Make no mistake. Some people are not only unwilling to share what they have, they are unwilling for other people to share what they have with those in need. But the Gospel proclaims good news for our sisters and brothers who are poor, pushed to the margins and disenfranchised.

God calls us to become good stewards of God's earth, to take only what we need, to live justly, and to share God's abundance so all have enough to live.

However, too often, the riches of the earth are exploited and the lives of people who live in poverty are diminished with no thought given to stewardship or the Gospel. Pope Francis reminds us, for example, that people are sick from breathing high levels of smoke from fuels used in cooking or heating. People who live in poverty groan under the weight of hardship and difficulty caused by rich people's resource-hoarding lifestyles. The earth groans from our abuse, misuse, and exploitation.
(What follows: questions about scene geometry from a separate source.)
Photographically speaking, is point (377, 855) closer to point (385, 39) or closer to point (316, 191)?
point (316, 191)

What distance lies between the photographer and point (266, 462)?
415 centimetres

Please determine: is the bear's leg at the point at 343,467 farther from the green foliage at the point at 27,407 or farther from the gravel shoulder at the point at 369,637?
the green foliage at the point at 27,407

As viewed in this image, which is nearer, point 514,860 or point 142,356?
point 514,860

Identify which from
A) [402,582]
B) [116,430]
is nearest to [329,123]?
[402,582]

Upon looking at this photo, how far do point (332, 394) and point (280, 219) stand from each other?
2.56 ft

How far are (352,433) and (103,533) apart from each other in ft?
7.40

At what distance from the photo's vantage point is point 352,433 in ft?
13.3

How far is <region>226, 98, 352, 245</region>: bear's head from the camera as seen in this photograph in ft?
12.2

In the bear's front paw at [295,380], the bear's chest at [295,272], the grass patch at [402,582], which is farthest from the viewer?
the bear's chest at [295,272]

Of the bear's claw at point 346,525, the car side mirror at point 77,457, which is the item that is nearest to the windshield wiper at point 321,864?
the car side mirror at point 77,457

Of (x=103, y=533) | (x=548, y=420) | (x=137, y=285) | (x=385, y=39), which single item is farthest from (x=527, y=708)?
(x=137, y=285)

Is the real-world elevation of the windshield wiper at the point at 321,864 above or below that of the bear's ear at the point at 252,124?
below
The poor and the earth groan due to their suffering and their pain.

When we participate in actions that create such suffering and pain, we sin. We sin against God and against one another. When we poison the earth, its water, and its air, our sin involves a betrayal of God who entrusted the earth to our care. When our actions cause climate change, we sin against those affected by climate change. Those most affected by our environmental wastage are people who are neglected, trampled on, and disenfranchised, pushed to the wayside by the rich and the powerful. Our brothers and sisters suffer because of the greed of the rich and powerful nations. That includes us.
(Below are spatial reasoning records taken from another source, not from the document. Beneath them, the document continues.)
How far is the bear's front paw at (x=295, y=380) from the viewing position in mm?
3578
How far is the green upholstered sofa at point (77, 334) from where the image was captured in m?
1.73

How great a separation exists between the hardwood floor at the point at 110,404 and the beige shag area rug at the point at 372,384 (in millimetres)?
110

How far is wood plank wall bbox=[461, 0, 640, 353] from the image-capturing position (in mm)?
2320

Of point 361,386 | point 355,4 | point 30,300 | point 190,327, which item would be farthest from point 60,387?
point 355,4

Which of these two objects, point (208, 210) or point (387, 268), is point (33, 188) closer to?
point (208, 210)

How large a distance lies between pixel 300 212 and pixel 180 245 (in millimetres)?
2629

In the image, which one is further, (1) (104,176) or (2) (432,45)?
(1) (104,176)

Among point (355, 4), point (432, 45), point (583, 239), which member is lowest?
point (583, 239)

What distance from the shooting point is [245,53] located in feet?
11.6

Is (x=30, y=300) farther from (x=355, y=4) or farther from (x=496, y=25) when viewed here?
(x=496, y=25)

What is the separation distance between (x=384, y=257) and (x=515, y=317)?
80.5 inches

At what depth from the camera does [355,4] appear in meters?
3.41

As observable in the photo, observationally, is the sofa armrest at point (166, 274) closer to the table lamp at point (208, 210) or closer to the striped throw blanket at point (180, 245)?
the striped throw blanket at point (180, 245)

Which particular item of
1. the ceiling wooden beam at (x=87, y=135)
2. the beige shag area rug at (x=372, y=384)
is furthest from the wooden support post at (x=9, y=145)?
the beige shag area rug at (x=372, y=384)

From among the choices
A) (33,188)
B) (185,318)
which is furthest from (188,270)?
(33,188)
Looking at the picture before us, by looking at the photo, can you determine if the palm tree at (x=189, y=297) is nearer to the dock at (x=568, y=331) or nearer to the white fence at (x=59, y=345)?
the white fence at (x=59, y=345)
Pope Francis reminds us of our sin -- sin against God, our brothers and sisters, and God's earth. Recent statistics show that the popularity of the Pope is decreasing here in the United States. Perhaps this is because the Pope understands how global economics, climate change, and social injustice intertwine to impact us all, our sisters and brothers living in poverty first and most deeply. Grounded in his faith and this understanding, Pope Francis speaks the true Gospel about poverty and climate change. And many times, the truth hurts. It is much easier to turn our backs against the prophet's call than to follow their lead.

But we cannot ignore the Pope's plea that echoes the scientists' warnings about climate change. We need to recognize that we do not own the land. As Indigenous spiritually often reflects, we only borrow the land and its riches, kept in trust for our children and our children's children.

The earth belongs to God and we are God's caretakers. We are only temporary guests. We are not entitled to destroy the earth because of our selfish lifestyles. People with wealth are not entitled to exploit the riches of the earth at the expense of people living in poverty. Take care of the earth and all the people of the earth needs to be our new commandment.

God gives us so much to work with sun, wind, water, arable land, and one another. But when we violate God's trust, the sun, wind, and water fight back with hurricanes, meltdowns of glaciers, tornadoes, fierce winds, and earthquakes. When we unleash fluorocarbons, plastic resin vapors, sulfur oxides, and hydrocarbons into the air, the forests of the world begin to fail to supply the oxygen all life needs.

Pope Francis, in Laudato Si', reminds us, "The climate is a common good, belonging to all and meant for all." If it is for all, we need to fight for the benefit of all.

As we await his visit to the United States, it is time to address what matters to the heart and face the issue of climate change and follow in the steps of the Pope and so many others. It is time to care for God's good earth so that all people might flourish.